CNA students: The hardships of being a nurses assistant


Morgan Brady

Morgan Brady has to wear many layers of protective gear to her job.

Ethan Stigler, PV Only Editor

While the pandemic has posed challenges for many, some students have had to come face to face with it as part of their jobs. 

These students are certified nurses assistants (CNA’s). CNA’s work with nurses and help them with daily tasks, but with COVID, things for them have had a major change.

Senior Morgan Brady is a CNA who sometimes cares for COVID-19 patients. “Being in healthcare has been punched in the stomach a little harder than other areas of work,” Brady stated. “We have very strict PPE protocols now and are tested for COVID-19 twice a week per state law.” 

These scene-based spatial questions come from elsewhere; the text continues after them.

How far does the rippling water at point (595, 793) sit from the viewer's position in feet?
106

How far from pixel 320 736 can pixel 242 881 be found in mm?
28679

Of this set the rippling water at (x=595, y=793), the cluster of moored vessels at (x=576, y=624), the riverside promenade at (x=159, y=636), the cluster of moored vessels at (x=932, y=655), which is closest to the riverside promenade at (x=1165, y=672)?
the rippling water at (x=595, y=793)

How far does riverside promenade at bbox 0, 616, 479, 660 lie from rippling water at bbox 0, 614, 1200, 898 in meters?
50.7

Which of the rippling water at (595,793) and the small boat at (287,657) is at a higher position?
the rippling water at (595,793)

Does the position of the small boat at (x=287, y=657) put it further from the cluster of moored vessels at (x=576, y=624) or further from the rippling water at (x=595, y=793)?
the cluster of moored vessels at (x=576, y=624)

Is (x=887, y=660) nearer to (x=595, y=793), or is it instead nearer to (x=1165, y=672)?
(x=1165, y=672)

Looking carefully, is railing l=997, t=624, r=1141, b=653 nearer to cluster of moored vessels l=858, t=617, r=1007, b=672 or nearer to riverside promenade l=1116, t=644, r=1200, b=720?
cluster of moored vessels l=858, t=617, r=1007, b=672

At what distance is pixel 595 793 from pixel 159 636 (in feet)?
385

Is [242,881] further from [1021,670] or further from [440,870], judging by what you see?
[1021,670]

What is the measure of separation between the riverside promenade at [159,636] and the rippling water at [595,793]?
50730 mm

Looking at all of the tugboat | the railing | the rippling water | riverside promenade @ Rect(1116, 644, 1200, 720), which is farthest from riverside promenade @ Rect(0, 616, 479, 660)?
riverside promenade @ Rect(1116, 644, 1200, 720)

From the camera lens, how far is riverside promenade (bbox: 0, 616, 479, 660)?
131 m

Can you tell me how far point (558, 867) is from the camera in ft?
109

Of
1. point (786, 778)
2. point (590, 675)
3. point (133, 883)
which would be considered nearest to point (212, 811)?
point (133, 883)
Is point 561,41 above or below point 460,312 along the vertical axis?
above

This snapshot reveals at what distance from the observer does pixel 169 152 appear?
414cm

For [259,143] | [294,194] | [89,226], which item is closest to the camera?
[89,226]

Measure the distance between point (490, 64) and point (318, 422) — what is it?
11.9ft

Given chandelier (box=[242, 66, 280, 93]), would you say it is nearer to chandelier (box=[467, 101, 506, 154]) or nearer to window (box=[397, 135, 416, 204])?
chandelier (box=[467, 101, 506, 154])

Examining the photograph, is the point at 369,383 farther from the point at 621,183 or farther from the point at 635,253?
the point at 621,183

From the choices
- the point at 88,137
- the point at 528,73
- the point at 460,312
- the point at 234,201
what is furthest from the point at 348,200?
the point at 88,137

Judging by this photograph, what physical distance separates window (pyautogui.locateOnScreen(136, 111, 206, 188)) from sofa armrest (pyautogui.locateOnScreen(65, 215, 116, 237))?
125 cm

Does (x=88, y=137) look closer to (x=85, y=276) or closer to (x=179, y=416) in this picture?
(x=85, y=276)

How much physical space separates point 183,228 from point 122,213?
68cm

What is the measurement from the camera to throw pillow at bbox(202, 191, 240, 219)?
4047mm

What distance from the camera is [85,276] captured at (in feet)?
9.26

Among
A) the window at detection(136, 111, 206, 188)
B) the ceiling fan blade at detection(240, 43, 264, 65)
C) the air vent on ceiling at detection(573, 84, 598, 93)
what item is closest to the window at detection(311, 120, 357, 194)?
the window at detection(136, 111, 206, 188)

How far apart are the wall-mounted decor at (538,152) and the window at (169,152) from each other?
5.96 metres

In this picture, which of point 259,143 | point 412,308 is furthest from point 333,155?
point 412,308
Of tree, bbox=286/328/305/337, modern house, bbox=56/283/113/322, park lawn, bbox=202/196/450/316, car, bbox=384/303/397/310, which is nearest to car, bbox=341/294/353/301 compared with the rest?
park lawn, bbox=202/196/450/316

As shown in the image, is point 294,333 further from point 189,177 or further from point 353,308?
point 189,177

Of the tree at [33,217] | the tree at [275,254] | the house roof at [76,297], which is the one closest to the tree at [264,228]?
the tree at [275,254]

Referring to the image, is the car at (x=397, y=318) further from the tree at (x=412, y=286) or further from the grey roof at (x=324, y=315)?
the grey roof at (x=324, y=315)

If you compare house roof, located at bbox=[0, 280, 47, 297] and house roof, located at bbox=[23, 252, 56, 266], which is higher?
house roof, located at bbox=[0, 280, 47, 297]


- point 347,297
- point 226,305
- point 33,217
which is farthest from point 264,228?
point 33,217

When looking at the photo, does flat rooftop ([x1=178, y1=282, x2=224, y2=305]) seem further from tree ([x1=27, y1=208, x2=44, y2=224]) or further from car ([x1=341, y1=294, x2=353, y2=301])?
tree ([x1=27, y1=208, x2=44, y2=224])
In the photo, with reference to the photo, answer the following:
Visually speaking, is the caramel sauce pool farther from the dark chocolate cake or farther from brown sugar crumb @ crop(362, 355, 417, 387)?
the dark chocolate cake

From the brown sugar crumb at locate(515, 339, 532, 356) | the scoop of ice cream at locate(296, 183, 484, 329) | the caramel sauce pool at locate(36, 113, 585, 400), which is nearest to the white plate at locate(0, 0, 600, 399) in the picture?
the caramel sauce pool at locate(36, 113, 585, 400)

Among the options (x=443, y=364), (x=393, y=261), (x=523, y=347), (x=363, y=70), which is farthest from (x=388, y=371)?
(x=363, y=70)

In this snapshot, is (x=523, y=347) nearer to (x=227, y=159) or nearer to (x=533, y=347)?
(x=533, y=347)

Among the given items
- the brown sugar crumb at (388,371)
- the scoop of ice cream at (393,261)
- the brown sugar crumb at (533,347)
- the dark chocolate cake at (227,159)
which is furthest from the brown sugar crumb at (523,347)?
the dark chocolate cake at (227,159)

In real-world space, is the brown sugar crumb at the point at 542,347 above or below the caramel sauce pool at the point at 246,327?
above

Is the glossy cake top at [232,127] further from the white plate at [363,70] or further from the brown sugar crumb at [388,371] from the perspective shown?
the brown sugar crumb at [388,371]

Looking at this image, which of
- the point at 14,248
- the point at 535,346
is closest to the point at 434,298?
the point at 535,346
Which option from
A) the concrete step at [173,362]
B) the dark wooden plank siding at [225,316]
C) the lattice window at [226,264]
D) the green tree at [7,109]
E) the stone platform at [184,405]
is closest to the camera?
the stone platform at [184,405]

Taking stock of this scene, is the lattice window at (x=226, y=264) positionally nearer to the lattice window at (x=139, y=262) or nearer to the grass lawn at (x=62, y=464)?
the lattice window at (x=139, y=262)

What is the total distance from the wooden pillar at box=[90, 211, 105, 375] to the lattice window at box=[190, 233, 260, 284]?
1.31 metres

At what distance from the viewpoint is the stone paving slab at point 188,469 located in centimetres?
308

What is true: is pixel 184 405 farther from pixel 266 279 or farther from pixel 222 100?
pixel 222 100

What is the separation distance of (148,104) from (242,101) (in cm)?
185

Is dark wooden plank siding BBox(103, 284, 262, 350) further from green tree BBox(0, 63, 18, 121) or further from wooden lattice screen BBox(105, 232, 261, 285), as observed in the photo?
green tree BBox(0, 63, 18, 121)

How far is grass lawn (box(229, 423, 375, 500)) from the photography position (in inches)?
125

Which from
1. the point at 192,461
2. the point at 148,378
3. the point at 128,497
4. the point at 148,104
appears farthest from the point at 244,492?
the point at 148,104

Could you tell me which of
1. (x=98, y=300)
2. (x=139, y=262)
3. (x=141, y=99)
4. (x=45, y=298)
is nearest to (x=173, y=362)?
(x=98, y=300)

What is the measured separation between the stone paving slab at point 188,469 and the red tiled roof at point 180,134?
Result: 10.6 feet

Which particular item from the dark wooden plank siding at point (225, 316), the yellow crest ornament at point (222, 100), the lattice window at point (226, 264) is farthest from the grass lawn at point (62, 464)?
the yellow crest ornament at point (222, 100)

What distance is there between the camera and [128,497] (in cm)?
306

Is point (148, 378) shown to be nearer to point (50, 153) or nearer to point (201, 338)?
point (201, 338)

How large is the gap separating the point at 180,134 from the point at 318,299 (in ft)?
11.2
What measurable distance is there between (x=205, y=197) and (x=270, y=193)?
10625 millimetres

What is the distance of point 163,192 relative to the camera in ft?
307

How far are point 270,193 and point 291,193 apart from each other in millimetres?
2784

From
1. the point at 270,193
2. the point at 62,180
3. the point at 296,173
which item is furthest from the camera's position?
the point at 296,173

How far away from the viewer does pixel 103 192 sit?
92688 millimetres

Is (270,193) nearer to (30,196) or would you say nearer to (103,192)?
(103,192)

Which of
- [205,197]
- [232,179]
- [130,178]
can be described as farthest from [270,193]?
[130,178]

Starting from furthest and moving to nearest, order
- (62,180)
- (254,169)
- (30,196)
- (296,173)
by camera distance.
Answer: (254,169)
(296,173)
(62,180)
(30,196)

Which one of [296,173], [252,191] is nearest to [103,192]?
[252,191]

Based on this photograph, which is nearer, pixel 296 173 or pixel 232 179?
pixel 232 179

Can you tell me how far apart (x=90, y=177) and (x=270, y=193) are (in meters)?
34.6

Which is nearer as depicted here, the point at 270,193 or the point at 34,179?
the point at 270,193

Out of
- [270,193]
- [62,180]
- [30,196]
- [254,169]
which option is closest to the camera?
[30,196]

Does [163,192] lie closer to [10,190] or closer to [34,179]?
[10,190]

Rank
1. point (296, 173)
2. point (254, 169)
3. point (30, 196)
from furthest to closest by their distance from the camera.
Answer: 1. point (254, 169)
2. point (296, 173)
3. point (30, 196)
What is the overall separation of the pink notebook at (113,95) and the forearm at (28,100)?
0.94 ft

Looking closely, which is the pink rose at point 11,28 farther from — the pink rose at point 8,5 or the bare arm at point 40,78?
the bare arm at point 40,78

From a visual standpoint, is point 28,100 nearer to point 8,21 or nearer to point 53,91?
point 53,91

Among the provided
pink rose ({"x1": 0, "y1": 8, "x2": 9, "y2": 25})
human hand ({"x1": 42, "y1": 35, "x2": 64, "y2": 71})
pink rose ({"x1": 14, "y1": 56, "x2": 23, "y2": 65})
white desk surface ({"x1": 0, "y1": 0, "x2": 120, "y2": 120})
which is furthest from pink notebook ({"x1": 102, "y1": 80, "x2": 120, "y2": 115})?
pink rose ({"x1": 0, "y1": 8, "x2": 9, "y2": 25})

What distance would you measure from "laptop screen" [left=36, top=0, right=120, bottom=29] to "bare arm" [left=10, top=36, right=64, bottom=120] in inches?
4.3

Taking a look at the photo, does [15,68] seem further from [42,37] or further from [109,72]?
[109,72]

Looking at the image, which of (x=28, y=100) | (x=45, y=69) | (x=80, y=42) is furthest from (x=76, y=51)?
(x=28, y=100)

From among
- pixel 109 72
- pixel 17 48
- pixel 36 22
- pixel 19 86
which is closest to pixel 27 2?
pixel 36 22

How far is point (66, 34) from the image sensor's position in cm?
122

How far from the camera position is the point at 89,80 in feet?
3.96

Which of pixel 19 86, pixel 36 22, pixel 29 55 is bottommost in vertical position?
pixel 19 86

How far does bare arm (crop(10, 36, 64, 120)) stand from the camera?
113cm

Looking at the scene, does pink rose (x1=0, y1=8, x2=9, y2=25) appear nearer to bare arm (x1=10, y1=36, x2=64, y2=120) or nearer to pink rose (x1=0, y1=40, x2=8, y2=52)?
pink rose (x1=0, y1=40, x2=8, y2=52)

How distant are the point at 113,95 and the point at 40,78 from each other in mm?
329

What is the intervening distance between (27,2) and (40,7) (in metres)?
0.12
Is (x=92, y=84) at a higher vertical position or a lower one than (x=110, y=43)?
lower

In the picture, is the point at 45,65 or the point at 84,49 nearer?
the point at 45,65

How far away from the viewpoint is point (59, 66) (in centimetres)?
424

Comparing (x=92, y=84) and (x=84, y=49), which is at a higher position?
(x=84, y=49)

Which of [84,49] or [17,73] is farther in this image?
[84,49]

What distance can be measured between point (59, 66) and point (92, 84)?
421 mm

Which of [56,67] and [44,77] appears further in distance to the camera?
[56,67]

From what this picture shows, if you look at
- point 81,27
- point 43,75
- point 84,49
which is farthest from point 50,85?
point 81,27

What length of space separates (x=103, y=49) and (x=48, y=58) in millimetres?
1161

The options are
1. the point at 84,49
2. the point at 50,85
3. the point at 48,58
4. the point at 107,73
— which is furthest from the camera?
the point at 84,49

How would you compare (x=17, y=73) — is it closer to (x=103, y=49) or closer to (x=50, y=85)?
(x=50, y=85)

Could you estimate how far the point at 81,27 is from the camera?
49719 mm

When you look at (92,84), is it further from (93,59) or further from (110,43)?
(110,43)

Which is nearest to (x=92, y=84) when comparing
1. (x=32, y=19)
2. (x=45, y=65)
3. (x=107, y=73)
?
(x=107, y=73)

Brady must now wear an N95 mask with a paper mask on top of that followed by a face shield. If she is going to be working in the COVID-19 unit she also adds another paper mask to the stack and has to wear a gown, foot coverings and gloves at all times.

Senior Maddie Hamborg, an unemployed CNA, had similar protocols. “During clinicals, we had to have a negative COVID test and we wore extra PPE. The PPE includes a masks, shield, glasses, and in some cases a protective coat.”

Brady told about her experiences with COVID-19. “Every day of work can be completely different for me right now, especially as our covid unit has gotten larger and larger over the past few months,” she said. “Hospitals are overflowing, and we have had to take patients from them to help lessen the workload.” 

At times, Brady’s life is consumed by her role as a CNA. “While I’m working, I’m usually running around the whole night, rarely getting any breaks from being so busy, and answering every request a patient has. It’s hard, I won’t lie, sometimes I come home almost an hour later than when I was supposed to leave absolutely exhausted.”

Mental health is another thing that Brady has to fight as she works with fatal patients. This is not uncommon for healthcare workers, as their jobs are essential during this time. Depression, anxiety and stress levels are at record highs for these resilient workers.

 “A few situations have left me crying, feeling hopeless as I watch one of my covid positive patients dying and there being nothing we can do for them,” Brady elaborated.

These students have a difficult  time balancing their jobs as CNA’s and personal lives. Make sure to be thankful for your healthcare workers anytime you see them as they are working hard to keep the world safe in this trying time.